I have found lately, in my efforts to invest in people less experienced, or give those above me the benefit of the doubt I sometimes find myself being taken advantage of! I don’t want to lower my work ethic, helpfulness or patience but at the same time I don’t want to become subservient . Lately I have found myself having to push myself out if my comfort zone and politely say “no” in a fashion. The flip side of being too patient can seem to give permission for laziness in others…
Eleni, I have the same balancing act you are describing. I constantly have to tell myself to have good customer service, be understanding and be patient, and … don’t let anyone run you over!
Absolute love this post. I myself experienced much ‘impatient’ moments whilst heading a Marketing and PR department of a luxury brand. Laying it out makes it easier for us to understand how to control and the benefits of doing so to become a better leader. If you don’t mind, I’d love to post a referral of this article on my blog too 🙂 http://www.gradroute.com Cheers.
It seems that patience is most often applied as a coping mechanism only after one’s initial expectations have not been achieved. It would seem then that when we find ourselves in a position that demands the exercise of patience, we should re-examine the process, paradigms, or circumstances we used to create these expectations.

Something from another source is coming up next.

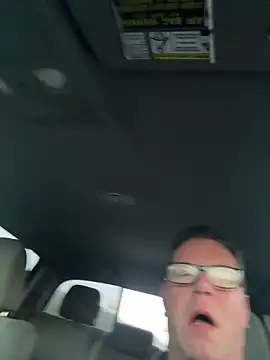 Goldenbear3111 online show from 04/18/26, 10:50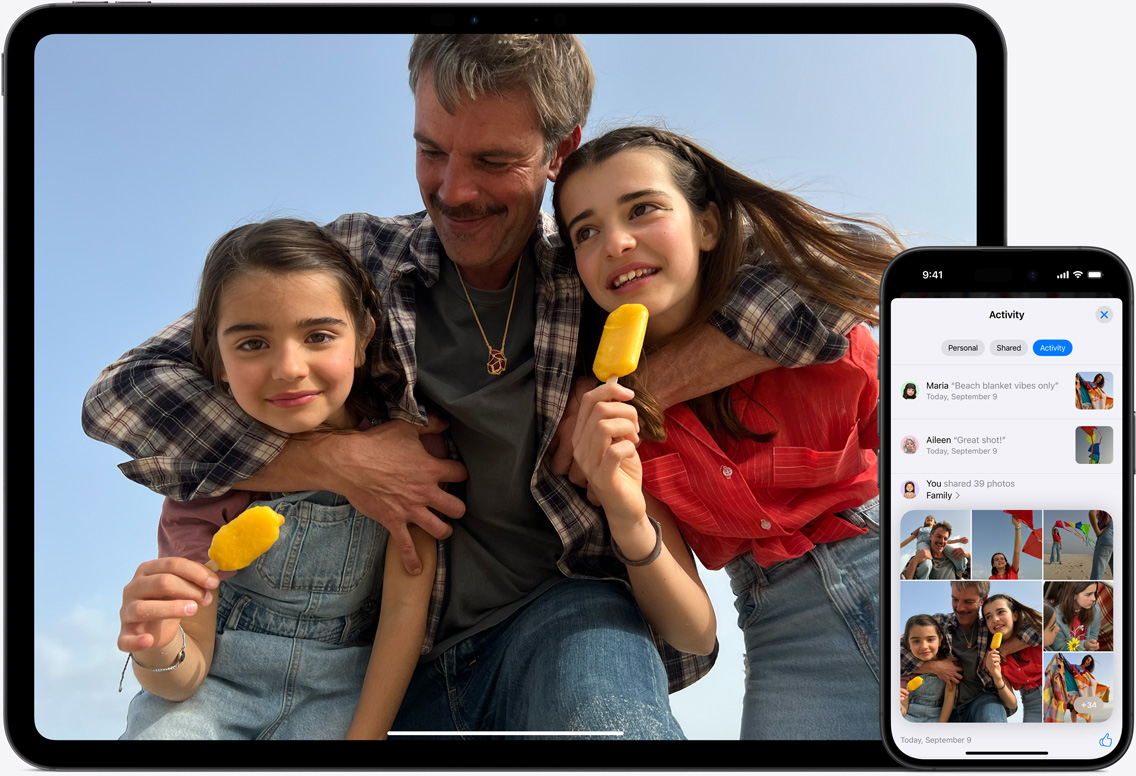 Écrans d’iPhone et d’iPad affichant des images d’un père avec ses deux filles à la plage, sauvegardées dans Photos iCloud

Without changing these are we not inviting ourselves to experience more opportunities with patience in the future.
The “Patience is not” section pulls out the key differences between patience and the “Avoidance and Neglect” leadership that some might practice. And this is an important distinction that Ken Blanchard discusses in the “One Minute Manager”. I would say it is an engaged patience as opposed to a absentee leadership.